*Required task*: Write out every line of the material as it stands, apart from the pictures.

*Data excerpts*:
◆ ◆ ◆ ◆ ◆ ◆ ◆
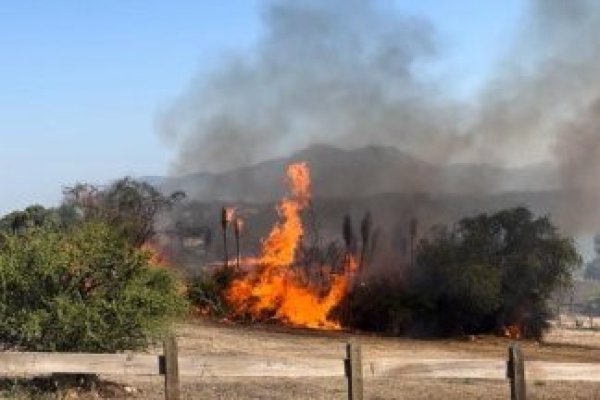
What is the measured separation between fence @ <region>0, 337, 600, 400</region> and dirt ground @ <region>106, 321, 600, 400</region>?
1.05 m

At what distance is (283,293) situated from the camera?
38.8 meters

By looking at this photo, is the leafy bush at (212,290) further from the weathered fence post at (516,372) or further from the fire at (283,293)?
the weathered fence post at (516,372)

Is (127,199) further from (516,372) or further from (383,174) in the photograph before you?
(516,372)

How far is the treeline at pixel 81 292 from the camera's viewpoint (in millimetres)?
14695

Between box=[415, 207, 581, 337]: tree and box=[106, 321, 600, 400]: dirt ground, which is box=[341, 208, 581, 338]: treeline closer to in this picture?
box=[415, 207, 581, 337]: tree

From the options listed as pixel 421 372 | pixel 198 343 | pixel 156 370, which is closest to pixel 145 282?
◆ ◆ ◆ ◆ ◆ ◆ ◆
*Task solution*:
What is the measured separation between fence @ <region>0, 337, 600, 400</region> and dirt ground @ <region>106, 321, 600, 400</region>?
1.05 m

At what distance is (283,293) situated from the camera?
38.8 meters

By looking at this photo, is the leafy bush at (212,290) further from the weathered fence post at (516,372) or further from the fire at (283,293)?
the weathered fence post at (516,372)

Is (127,199) further from (516,372) or further from (383,174) in the photograph before you?
(516,372)

How far is the treeline at pixel 81 292 from the camera's viewpoint (in millimetres)?
14695

Between box=[415, 207, 581, 337]: tree and box=[106, 321, 600, 400]: dirt ground, which is box=[341, 208, 581, 338]: treeline closer to in this picture?
box=[415, 207, 581, 337]: tree

From the options listed as pixel 421 372 | pixel 198 343 | pixel 156 370, which is closest to pixel 145 282?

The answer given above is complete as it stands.